Prologue
Awareness slowly returned. Where was he? Around him, dust and darkness swirled, filled with vague shapes and senseless ghosts. Maybe he should sit up? Yes, that seemed like a good idea. He struggled for a moment, but his body didn’t cooperate. Something heavy seemed to be on his chest, pinning him to the floor and crushing his breath away. Was there a wall on his chest?
Cries and screams started to penetrate the fierce ringing in his ears. Fleeting fragments of memory emerged from the fog in his brain and reassembled themselves . . . a drive to Tehran . . . the Grand Bazaar . . . the whine of a cruise missile . . . an explosion.
Yasmin and Mina! Where were they?
Full awareness surged through his brain. He turned his head, ignoring the vertigo, and tried to see through the murk for a sign of his wife or daughter. But the air was filled with smoke, dust, and grit, stinging his eyes and nose and making it impossible to see. He struggled against the immense weight on his chest, but it was hopeless; the effort only made him gasp more.
A breath of wind swirled through the dust and smoke, clearing the murk momentarily.
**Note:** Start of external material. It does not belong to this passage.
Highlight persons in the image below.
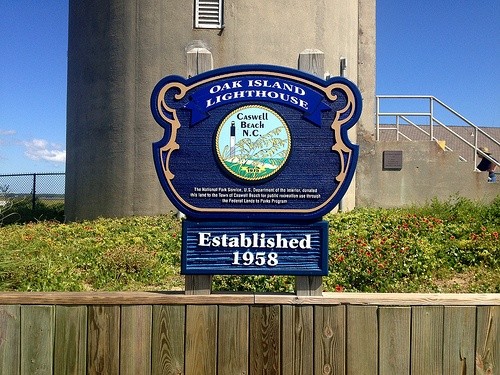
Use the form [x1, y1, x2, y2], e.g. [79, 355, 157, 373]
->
[476, 147, 498, 183]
He looked around frantically, searching for any sign of his family. There! He could see Yasmin on the ground in the rubble, her head resting on one of the shopping bags that she’d carried just moments before. Her face was turned toward him, completely unmarked by the explosion, but her eyes were closed. It took a few seconds for his mind to register. Only half of his wife was there.
But where was his daughter? The breeze swirled again, revealing Mina lying a few meters from her mother. A pool of bright red blood spread from under her head.
With a loud crash, a shower of bricks tumbled over Yasmin and Mina’s bodies, and redoubled the weight on Zarrabian’s chest. He felt the last vestiges of air being crushed from his lungs. The ringing in his ears softened, and the sounds of cries and screams faded. The world grew dark.